WHAT YOU SHOULD DO: Beginning with the line that holds "The concept of" and finishing with the line that holds "台北市的落羽松📍大湖公園落羽松 其實只有小小一片 但是在台北捷運可以輕鬆到達", repeat the listing exactly, leaving every picture out.

SOURCE MATERIAL:
########

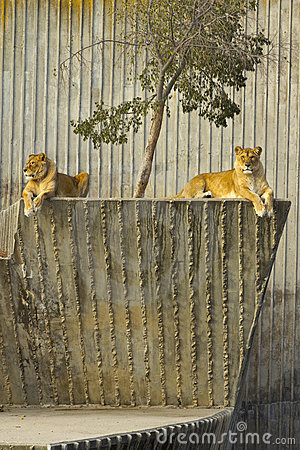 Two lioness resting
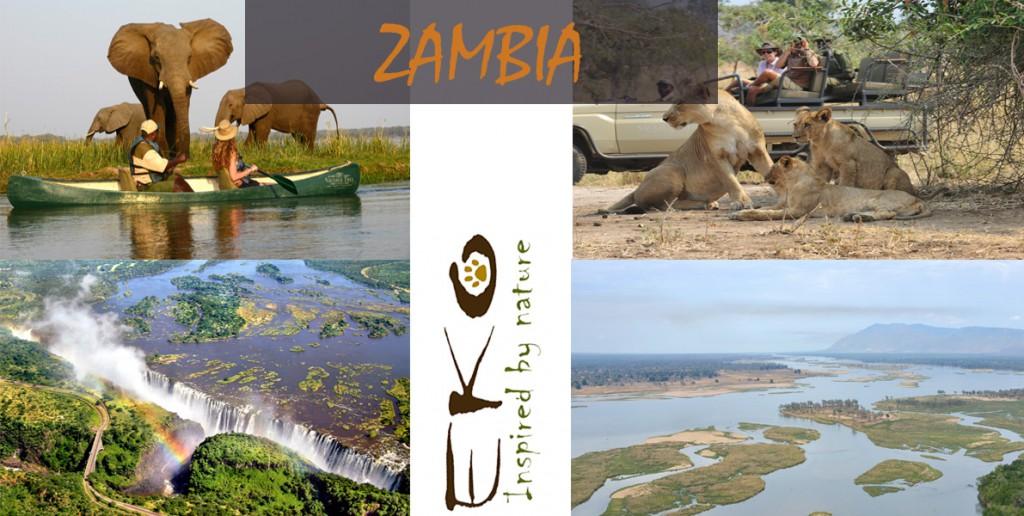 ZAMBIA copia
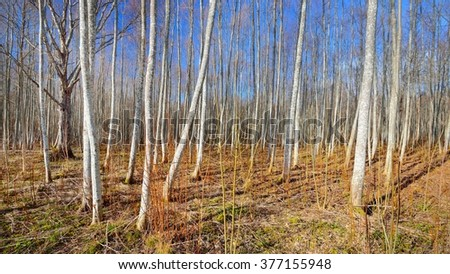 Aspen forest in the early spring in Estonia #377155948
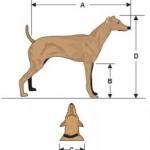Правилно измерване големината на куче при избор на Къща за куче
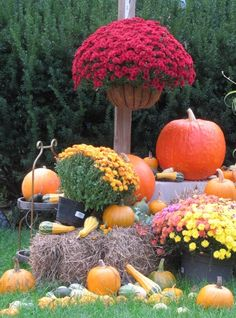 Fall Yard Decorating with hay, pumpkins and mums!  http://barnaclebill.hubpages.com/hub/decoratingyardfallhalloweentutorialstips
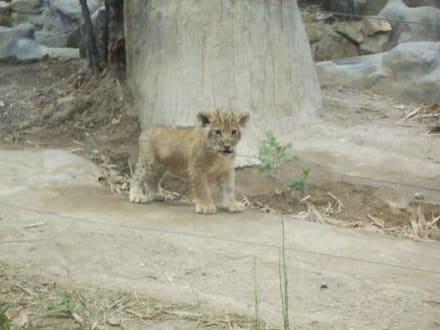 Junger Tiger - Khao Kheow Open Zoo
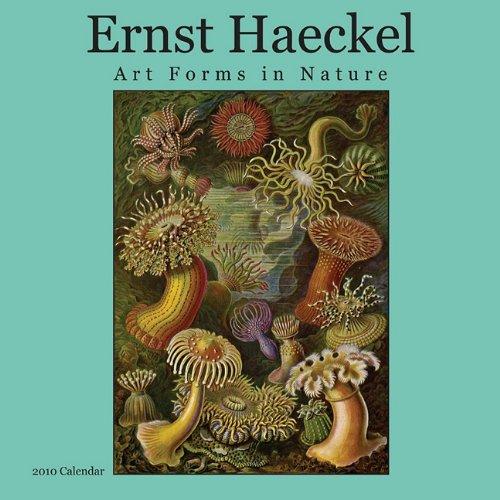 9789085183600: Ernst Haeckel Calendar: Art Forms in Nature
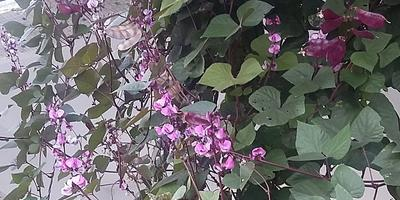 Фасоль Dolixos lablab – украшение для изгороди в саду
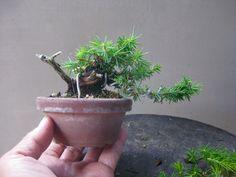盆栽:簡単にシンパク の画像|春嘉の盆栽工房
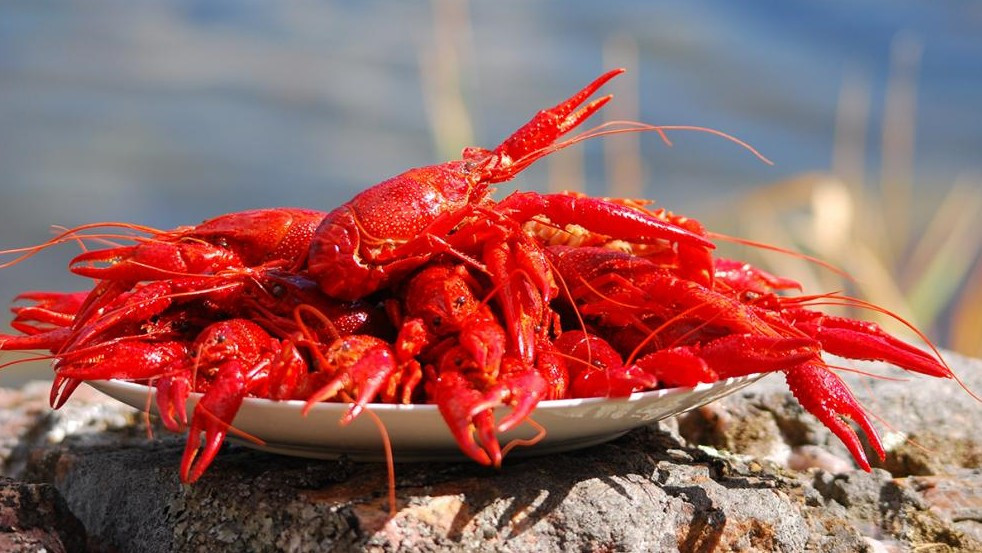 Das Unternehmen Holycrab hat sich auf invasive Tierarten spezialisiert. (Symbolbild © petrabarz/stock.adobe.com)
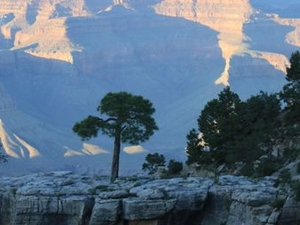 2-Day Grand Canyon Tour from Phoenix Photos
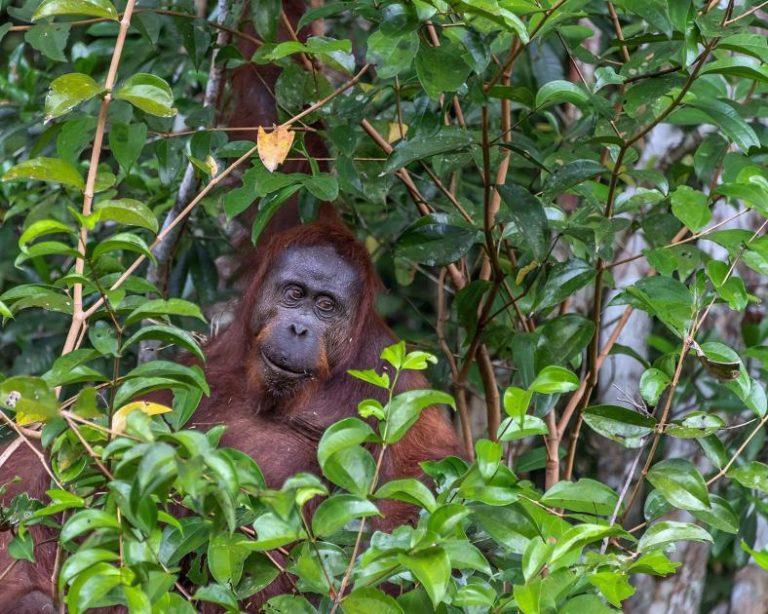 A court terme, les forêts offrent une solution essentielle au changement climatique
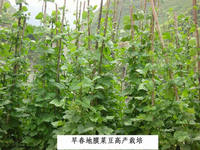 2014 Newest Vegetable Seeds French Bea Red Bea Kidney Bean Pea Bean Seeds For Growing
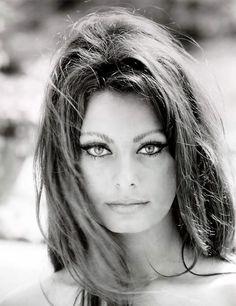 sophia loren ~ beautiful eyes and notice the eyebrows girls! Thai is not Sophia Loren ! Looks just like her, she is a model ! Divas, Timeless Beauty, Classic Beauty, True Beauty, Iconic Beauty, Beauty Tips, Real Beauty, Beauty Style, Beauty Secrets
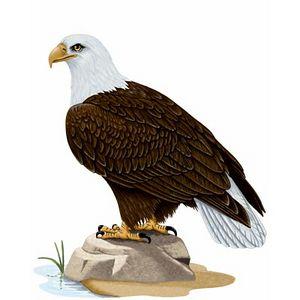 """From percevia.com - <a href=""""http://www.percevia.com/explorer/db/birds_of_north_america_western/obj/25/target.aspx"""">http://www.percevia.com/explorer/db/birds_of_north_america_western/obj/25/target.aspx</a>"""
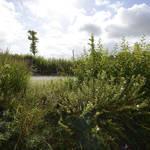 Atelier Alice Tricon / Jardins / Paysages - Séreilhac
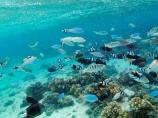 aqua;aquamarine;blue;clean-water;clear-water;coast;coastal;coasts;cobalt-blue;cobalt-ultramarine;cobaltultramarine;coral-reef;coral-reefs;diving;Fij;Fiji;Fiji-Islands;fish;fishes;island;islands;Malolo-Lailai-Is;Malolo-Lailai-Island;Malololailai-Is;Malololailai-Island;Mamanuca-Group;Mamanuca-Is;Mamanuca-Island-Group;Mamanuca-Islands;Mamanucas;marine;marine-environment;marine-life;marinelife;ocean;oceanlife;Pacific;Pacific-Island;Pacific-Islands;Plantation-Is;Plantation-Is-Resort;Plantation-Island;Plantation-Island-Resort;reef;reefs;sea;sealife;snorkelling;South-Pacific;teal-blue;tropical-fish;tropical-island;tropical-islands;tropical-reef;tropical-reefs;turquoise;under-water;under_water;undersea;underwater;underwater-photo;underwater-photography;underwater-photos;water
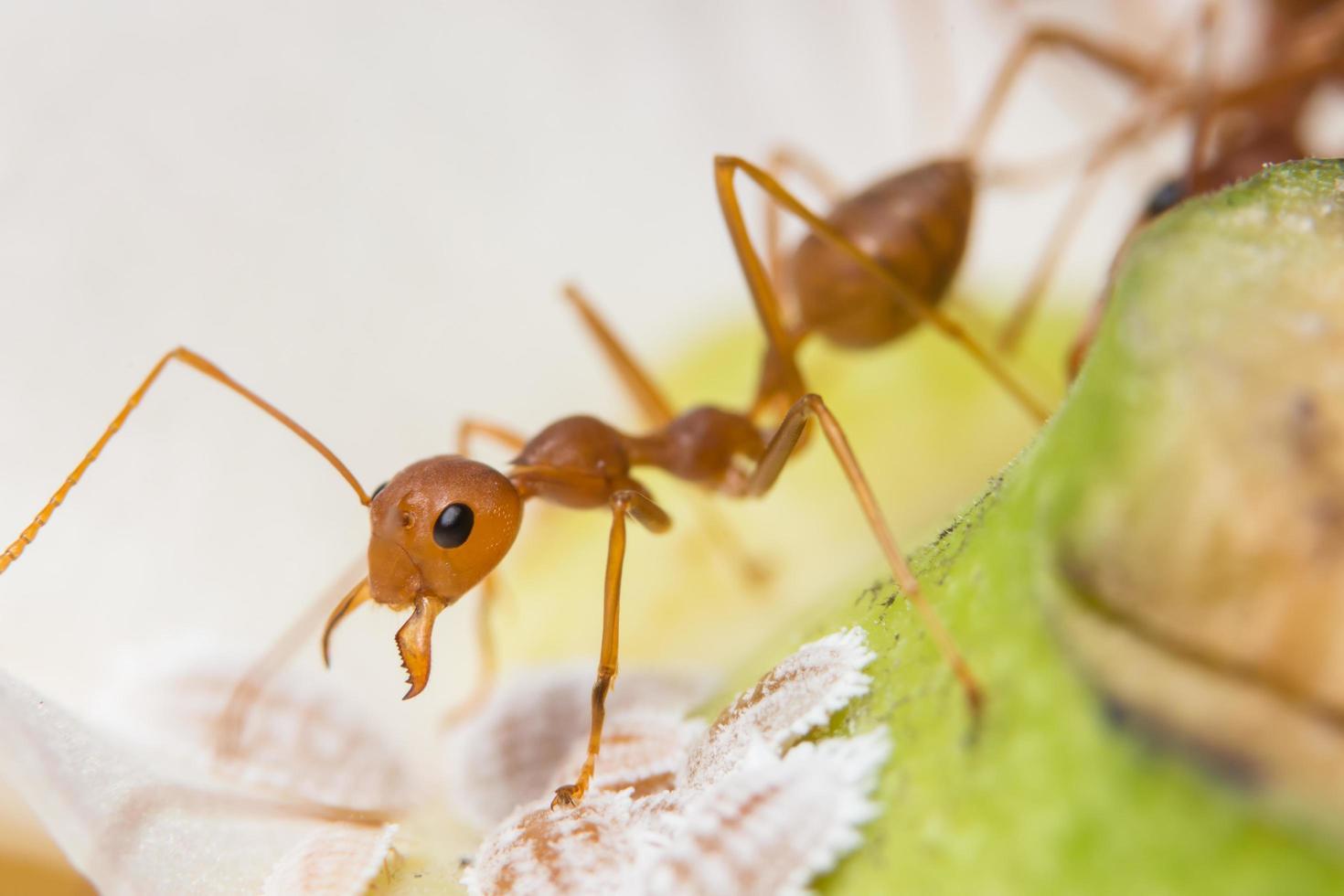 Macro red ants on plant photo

########

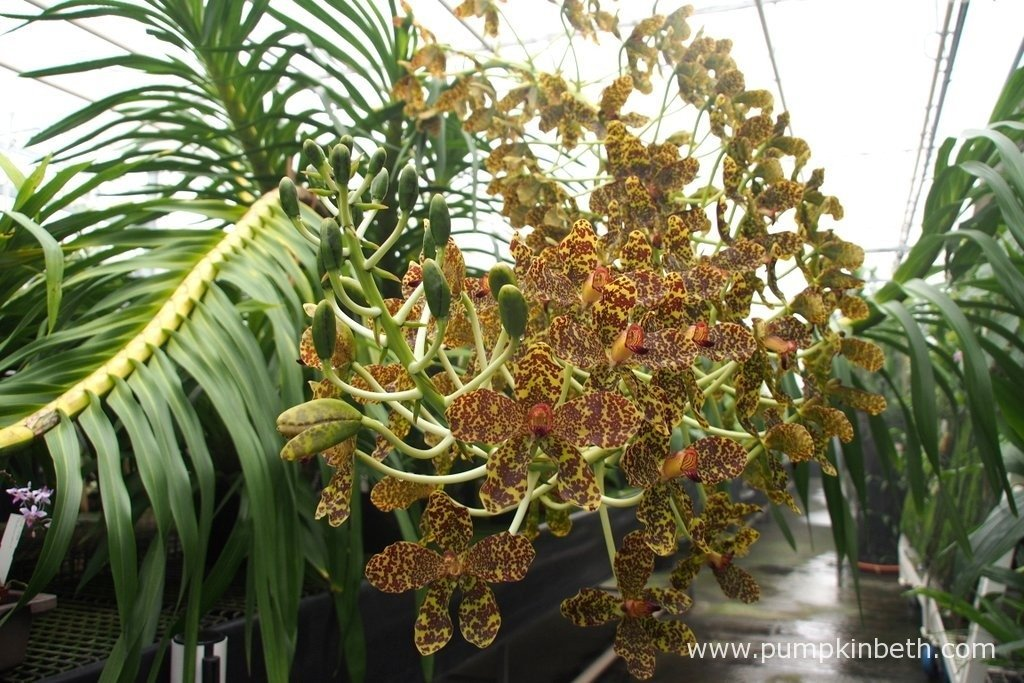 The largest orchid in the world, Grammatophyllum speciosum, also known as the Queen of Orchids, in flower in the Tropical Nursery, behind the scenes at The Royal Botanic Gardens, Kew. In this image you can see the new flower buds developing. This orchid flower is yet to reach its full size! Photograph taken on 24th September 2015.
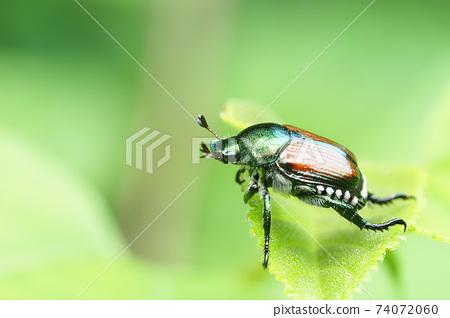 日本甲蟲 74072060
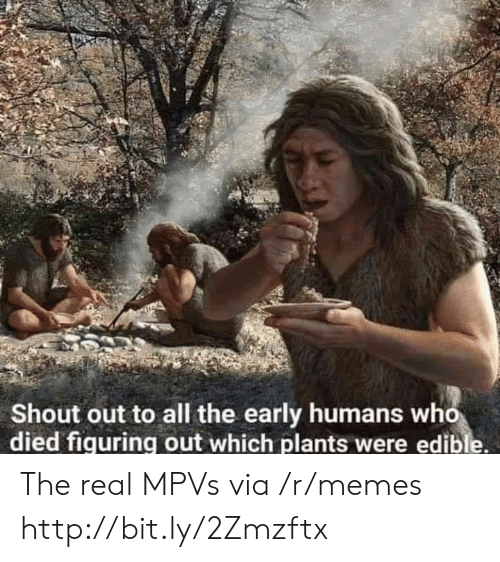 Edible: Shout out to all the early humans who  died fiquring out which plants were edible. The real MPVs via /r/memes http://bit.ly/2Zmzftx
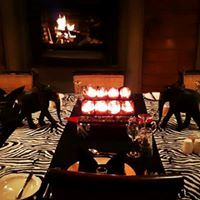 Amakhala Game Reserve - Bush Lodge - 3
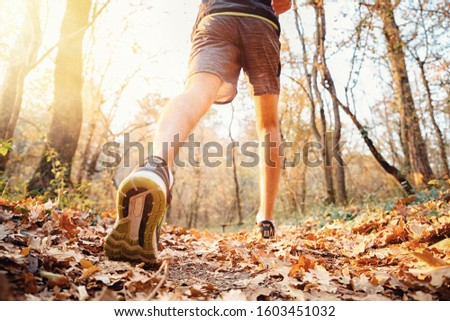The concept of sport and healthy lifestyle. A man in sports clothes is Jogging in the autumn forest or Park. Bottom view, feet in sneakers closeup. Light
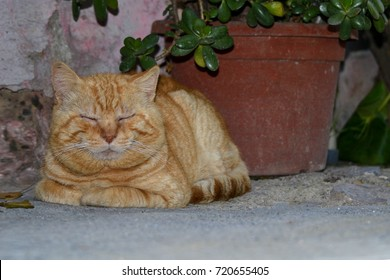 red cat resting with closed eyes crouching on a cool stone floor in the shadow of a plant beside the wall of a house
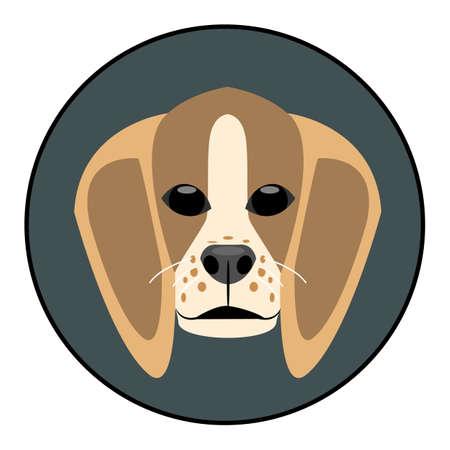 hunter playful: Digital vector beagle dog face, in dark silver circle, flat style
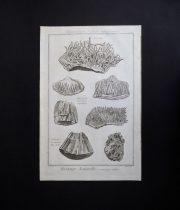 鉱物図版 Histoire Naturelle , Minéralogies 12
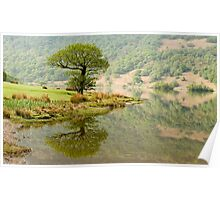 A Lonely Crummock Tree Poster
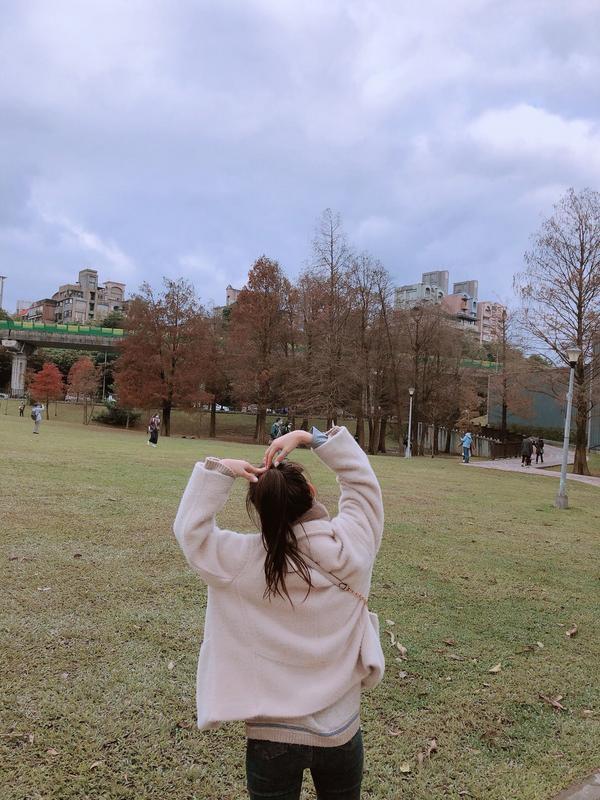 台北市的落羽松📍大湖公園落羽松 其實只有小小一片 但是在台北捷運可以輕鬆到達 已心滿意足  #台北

########

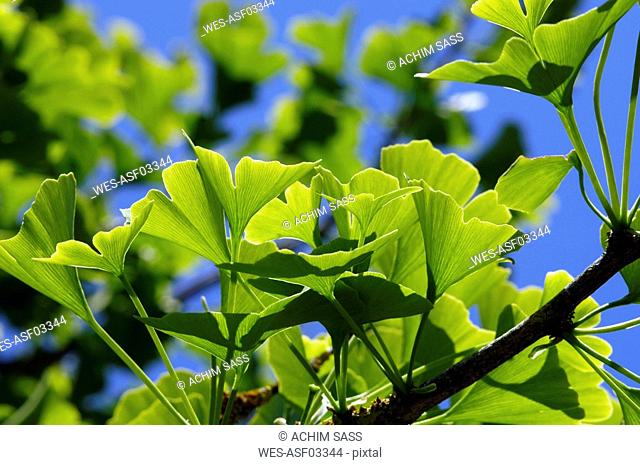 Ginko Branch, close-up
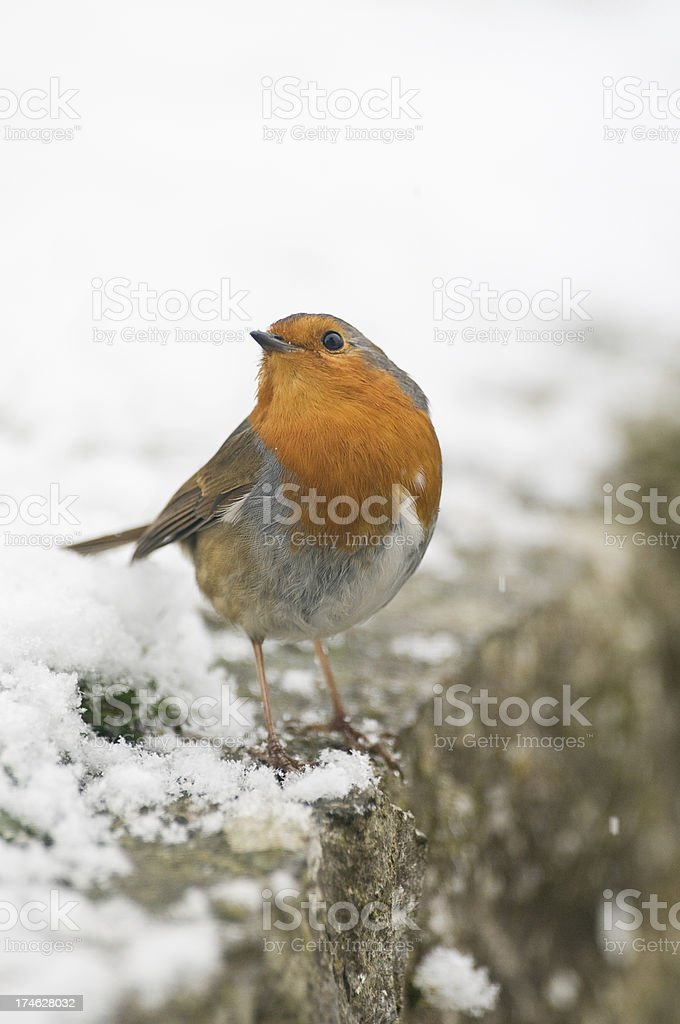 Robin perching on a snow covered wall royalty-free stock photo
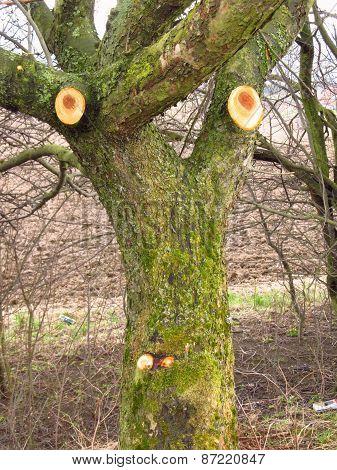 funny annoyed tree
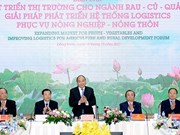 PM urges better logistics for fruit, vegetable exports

########

WRITTEN RESPONSE:
The concept of sport and healthy lifestyle. A man in sports clothes is Jogging in the autumn forest or Park. Bottom view, feet in sneakers closeup. Light
 red cat resting with closed eyes crouching on a cool stone floor in the shadow of a plant beside the wall of a house
 hunter playful: Digital vector beagle dog face, in dark silver circle, flat style
 鉱物図版 Histoire Naturelle , Minéralogies 12
 A Lonely Crummock Tree Poster
 台北市的落羽松📍大湖公園落羽松 其實只有小小一片 但是在台北捷運可以輕鬆到達 已心滿意足  #台北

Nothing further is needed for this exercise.